Palin mengeklaim The Times merusak reputasinya dalam sebuah artikel opini yang ditulis Dewan Redaksi.
Kasus pencemaran nama baik "Palin vs New York Times" yang dilayangkan politisi asal Alaska, Sarah Palin, membuat sejumlah pihak khawatir akan berdampak negatif pada masa depan kebebasan pers di Amerika, yang selama ini terproteksi dalam Amandemen Pertama Konstitusi AS.
Kebebasan pers di Amerika Serikat berada di persimpangan. Seiring berlangsungnya sidang kasus pencemaran nama baik politikus Amerika, Sarah Palin, melawan surat kabar terkemuka New York Times sejak awal Februari. Palin mengeklaim The Times merusak reputasinya dalam sebuah artikel opini yang ditulis Dewan Redaksi. Artikel itu secara keliru menyebut retorika politik Palin memicu kasus penembakan massal di Arizona tahun 2011, yang menewaskan enam orang dan melukai seorang anggota Kongres.
New York Times telah mengakui kata-kata yang digunakan dalam penerbitan awal artikel itu keliru, tanpa kesengajaan, maupun niat memfitnah.
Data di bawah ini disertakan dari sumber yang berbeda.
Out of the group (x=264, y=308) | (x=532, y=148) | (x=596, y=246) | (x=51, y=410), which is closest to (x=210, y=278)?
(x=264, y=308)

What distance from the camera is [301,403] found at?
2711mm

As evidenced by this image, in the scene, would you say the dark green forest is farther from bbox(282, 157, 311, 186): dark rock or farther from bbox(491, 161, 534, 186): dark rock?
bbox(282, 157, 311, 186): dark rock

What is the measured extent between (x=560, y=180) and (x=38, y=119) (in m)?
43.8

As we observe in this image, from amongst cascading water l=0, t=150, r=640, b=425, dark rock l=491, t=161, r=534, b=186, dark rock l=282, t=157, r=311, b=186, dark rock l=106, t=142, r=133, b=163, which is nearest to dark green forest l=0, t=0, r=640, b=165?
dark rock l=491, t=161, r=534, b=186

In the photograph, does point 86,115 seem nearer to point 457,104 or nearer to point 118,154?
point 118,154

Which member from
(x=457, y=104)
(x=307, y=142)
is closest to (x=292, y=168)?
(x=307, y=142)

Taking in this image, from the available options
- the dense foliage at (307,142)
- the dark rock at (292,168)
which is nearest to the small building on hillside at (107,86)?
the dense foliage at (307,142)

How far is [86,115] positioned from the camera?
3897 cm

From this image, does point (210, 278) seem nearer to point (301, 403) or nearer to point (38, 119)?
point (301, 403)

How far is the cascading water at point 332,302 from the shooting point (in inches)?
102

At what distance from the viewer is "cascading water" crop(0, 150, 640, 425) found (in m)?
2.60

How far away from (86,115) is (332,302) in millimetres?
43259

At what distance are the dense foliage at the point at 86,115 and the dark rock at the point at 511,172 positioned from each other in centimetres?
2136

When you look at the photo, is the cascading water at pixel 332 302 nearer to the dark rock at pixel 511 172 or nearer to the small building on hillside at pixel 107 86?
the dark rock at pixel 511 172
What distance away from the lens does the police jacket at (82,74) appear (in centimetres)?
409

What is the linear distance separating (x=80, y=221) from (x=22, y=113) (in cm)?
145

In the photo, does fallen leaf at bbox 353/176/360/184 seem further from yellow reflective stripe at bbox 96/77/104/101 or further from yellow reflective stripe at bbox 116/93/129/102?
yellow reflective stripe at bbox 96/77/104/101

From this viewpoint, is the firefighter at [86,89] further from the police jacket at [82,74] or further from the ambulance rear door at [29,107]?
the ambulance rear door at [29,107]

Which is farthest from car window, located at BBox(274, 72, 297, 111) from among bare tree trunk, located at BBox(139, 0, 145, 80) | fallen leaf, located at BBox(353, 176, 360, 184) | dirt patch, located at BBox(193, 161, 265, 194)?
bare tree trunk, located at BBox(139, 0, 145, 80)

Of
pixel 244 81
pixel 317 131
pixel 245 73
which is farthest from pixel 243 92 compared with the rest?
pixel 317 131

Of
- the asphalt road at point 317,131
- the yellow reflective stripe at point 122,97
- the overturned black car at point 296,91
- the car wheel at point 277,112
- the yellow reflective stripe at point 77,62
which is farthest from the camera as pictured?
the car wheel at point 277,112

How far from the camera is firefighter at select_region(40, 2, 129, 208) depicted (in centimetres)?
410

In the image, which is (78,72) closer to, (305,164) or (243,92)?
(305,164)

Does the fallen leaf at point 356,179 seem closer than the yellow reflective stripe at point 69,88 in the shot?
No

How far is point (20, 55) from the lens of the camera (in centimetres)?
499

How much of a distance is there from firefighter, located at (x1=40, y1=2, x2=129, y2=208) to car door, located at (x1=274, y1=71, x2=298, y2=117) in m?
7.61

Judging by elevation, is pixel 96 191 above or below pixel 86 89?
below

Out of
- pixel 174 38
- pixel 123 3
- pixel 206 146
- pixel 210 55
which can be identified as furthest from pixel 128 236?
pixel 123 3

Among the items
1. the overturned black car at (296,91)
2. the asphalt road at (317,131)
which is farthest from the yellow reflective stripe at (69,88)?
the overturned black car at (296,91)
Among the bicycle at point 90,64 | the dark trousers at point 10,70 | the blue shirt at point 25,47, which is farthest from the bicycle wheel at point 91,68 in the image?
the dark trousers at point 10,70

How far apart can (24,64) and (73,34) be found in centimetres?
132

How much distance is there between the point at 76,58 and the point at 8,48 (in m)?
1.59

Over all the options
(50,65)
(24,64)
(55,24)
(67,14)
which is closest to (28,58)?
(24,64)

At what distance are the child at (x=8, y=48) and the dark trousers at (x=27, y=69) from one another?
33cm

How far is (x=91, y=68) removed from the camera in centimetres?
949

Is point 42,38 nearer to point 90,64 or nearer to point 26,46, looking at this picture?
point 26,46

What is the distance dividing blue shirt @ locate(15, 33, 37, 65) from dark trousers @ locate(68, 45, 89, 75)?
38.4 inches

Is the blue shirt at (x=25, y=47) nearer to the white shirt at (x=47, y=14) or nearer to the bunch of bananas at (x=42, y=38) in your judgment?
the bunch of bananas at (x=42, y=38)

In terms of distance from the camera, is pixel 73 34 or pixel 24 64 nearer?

Menurut pengamat, bergulirnya kasus Palin ke meja hijau merupakan hal yang langka.
"Biasanya, dalam kasus pencemaran nama baik tokoh masyarakat, media yang digugat akan sangat percaya diri karena adanya standar sangat tinggi dalam kasus New York Times vs Sullivan tahun 1964. Dalam kasus (Palin) ini, New York Times telah secara efektif mengaku salah dengan mengeluarkan koreksi bahwa berita sebelumnya memang keliru," kata pengacara Doug Mirrell, disitat dari VOA.
Meski beberapa pengamat memperkirakan gugatan Palin tidak akan dikabulkan, jika kemudian kasus ini naik banding ke Mahkamah Agung, kondisi kebebasan pers di AS terancam berubah.